As a communicator I enjoy mending the gaps in information transmission, to better connect people with science, or services.
One of my proudest achievements at Imperial has been winning the President’s Award for Culture and Communication (Team Award) as part of the Chemical Engineering Student Communications Group, who have worked incredibly hard to ensure that students have remained informed and engaged during the pandemic.
I’m regularly told: “But you don’t look like you have a disability”. My condition is largely hidden, unless you happen to catch me wincing in pain or falling asleep at my desk from fatigue. Unfortunately, this has happened. It took almost two years to receive a diagnosis, during which time my biggest fear was the future and trying to imagine having a successful career while managing my symptoms.
I was fortunate to join Imperial’s Calibre leadership programme, which I highly recommend to anyone with a disability. The course had a profound impact on my sense of self-worth and my confidence in speaking up for myself and others with disabilities. I hope that one day the lessons from this course are embedded within training for all staff and managers, not just those with a condition. The scale of change that’s needed in society is daunting, but I have to remain optimistic that one day a person with a disability isn’t automatically faced with the question: “Are you sure you can do this job?”

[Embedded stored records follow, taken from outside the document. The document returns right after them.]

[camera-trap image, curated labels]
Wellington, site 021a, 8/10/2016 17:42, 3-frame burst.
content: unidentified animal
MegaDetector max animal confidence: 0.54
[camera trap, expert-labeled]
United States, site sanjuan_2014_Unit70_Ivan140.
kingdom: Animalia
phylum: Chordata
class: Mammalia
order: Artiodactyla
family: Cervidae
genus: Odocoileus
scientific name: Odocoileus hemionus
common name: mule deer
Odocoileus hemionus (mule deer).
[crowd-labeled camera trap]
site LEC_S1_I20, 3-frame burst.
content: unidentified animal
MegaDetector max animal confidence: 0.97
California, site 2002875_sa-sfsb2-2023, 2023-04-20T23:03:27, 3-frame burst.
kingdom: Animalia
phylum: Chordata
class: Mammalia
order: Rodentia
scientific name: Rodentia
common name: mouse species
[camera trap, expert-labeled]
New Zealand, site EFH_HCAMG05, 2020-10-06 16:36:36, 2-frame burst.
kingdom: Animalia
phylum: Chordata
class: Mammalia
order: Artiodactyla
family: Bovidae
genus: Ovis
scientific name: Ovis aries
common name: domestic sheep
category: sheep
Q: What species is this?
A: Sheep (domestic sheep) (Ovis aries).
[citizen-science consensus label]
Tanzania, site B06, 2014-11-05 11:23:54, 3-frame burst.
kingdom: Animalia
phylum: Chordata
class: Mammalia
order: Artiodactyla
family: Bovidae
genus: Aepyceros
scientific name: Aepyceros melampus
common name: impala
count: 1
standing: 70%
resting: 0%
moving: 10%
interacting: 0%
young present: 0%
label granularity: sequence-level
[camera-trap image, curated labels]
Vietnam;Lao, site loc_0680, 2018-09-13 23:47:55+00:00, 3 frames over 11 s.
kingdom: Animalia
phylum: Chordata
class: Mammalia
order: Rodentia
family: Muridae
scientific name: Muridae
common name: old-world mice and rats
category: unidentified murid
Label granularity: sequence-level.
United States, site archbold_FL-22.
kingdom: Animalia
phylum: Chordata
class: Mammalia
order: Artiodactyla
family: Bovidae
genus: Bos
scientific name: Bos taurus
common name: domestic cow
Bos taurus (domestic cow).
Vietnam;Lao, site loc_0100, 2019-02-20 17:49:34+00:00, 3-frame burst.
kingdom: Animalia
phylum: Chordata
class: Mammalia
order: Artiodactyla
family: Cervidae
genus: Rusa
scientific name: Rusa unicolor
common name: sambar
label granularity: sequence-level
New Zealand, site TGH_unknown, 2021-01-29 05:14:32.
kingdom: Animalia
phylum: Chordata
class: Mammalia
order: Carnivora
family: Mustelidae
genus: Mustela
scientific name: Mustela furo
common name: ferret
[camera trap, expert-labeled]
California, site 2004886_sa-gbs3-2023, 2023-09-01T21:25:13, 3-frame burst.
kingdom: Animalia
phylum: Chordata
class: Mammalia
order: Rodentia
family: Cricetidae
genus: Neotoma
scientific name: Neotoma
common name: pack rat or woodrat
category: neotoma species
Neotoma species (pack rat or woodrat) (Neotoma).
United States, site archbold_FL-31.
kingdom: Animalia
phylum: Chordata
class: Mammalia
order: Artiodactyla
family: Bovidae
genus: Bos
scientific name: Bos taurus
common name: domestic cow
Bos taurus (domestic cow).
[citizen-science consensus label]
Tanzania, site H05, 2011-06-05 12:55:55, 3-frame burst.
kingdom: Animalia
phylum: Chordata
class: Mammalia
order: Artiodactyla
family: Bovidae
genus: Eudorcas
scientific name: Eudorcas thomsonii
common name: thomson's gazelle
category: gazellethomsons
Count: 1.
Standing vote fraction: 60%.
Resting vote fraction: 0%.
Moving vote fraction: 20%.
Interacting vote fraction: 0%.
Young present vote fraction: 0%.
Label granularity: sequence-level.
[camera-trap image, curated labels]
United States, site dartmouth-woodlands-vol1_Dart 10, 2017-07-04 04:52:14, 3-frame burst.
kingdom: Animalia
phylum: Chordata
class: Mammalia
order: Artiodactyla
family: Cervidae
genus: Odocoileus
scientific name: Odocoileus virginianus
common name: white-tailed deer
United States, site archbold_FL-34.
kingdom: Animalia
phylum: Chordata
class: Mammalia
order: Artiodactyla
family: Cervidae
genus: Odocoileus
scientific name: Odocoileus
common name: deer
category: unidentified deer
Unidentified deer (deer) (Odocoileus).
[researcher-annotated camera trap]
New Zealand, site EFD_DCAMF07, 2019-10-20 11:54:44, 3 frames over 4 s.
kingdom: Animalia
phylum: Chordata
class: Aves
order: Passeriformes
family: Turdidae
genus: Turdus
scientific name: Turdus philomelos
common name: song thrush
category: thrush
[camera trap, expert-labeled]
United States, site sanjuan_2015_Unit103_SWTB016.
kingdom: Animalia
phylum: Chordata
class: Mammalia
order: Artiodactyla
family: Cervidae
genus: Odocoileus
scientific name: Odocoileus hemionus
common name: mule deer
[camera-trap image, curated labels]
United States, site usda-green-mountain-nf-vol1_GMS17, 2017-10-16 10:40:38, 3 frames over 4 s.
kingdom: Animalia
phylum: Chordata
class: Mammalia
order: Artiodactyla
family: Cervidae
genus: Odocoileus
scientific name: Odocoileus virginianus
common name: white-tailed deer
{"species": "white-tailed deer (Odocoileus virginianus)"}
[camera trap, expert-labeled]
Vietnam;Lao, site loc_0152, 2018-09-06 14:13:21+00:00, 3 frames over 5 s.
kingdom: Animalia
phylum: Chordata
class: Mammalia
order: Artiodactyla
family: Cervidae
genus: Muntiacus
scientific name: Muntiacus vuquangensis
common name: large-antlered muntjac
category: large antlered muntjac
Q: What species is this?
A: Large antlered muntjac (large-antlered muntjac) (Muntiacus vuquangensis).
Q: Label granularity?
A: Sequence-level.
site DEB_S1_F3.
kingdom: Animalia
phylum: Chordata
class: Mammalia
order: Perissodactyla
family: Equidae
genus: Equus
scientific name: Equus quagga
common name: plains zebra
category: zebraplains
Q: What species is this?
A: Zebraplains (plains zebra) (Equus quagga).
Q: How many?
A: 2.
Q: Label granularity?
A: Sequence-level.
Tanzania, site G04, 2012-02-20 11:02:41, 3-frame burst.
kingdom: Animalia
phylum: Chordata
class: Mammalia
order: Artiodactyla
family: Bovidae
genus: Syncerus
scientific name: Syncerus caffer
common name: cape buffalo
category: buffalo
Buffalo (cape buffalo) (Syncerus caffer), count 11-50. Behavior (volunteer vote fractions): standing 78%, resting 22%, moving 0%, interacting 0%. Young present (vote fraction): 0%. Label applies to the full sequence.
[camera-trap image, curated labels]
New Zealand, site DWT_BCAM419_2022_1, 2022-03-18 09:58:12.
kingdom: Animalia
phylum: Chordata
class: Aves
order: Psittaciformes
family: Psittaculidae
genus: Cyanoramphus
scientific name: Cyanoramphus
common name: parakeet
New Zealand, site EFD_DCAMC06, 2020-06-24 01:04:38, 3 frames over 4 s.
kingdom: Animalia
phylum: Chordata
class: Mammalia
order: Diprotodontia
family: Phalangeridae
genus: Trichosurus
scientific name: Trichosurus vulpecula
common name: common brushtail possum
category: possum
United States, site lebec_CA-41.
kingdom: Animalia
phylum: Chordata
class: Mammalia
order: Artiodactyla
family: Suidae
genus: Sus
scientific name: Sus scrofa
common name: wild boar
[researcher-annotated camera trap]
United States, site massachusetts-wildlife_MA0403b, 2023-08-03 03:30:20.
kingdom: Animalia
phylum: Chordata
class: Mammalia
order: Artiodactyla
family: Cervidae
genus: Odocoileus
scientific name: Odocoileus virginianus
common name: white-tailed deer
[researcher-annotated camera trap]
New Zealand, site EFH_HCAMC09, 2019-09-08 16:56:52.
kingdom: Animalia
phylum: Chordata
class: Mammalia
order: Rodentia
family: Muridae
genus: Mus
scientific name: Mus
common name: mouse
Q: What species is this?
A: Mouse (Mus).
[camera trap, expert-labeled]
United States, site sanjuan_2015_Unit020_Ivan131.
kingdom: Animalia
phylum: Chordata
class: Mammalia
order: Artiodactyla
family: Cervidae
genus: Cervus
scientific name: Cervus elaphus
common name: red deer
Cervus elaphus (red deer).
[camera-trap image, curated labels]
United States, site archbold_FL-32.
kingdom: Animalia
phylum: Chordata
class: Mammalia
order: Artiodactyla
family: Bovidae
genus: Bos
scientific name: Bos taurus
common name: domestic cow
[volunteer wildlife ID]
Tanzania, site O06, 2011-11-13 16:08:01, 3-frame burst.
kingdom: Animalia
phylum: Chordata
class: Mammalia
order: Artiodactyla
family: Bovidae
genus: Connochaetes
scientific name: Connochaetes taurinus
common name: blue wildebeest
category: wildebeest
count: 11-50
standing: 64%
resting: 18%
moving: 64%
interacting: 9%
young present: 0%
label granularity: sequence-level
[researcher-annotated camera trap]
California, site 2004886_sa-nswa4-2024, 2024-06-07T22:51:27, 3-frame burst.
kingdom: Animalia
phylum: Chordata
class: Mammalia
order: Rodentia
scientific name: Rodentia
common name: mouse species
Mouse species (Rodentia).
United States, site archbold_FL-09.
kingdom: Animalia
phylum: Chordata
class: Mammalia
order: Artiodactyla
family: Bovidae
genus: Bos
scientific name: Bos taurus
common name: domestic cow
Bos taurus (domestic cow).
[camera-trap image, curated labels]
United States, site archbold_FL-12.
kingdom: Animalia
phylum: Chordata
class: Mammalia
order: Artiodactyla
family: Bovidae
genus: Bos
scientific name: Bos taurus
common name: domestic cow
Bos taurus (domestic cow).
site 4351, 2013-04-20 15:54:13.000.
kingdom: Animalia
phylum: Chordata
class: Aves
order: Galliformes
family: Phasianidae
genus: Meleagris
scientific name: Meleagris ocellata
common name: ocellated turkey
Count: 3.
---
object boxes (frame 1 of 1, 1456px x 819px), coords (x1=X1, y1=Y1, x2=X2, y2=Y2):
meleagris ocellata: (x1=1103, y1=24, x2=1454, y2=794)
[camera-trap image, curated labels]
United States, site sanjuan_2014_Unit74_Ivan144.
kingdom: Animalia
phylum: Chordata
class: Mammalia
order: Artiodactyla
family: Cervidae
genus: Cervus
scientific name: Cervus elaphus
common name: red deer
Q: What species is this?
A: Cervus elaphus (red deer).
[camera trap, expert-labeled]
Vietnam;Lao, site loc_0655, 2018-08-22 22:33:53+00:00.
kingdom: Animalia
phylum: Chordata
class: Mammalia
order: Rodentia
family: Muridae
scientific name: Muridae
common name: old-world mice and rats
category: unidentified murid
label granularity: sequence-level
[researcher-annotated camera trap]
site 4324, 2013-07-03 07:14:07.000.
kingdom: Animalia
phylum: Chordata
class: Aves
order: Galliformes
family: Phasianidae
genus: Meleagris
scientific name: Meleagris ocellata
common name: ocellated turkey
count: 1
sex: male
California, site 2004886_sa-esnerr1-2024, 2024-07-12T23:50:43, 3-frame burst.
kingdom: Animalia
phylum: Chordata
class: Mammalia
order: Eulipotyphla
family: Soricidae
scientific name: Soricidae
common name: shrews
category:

The Able@Imperial community has been a lifeline for me, particularly during the last few months where support and guidance for disabled people has been limited. The Government’s ‘learning to live with the virus’ approach has forced many people with conditions to remain absent from society in a way that is more reminiscent of centuries past.
I encourage those living with a condition to connect with other disabled people who you can lean on for support and share your difficulties with (drop me an email!). To those without a condition I ask that you keep your mind open, listen to disabled people and educate yourselves on the barriers facing those with disabilities, so that you can be part of dismantling them.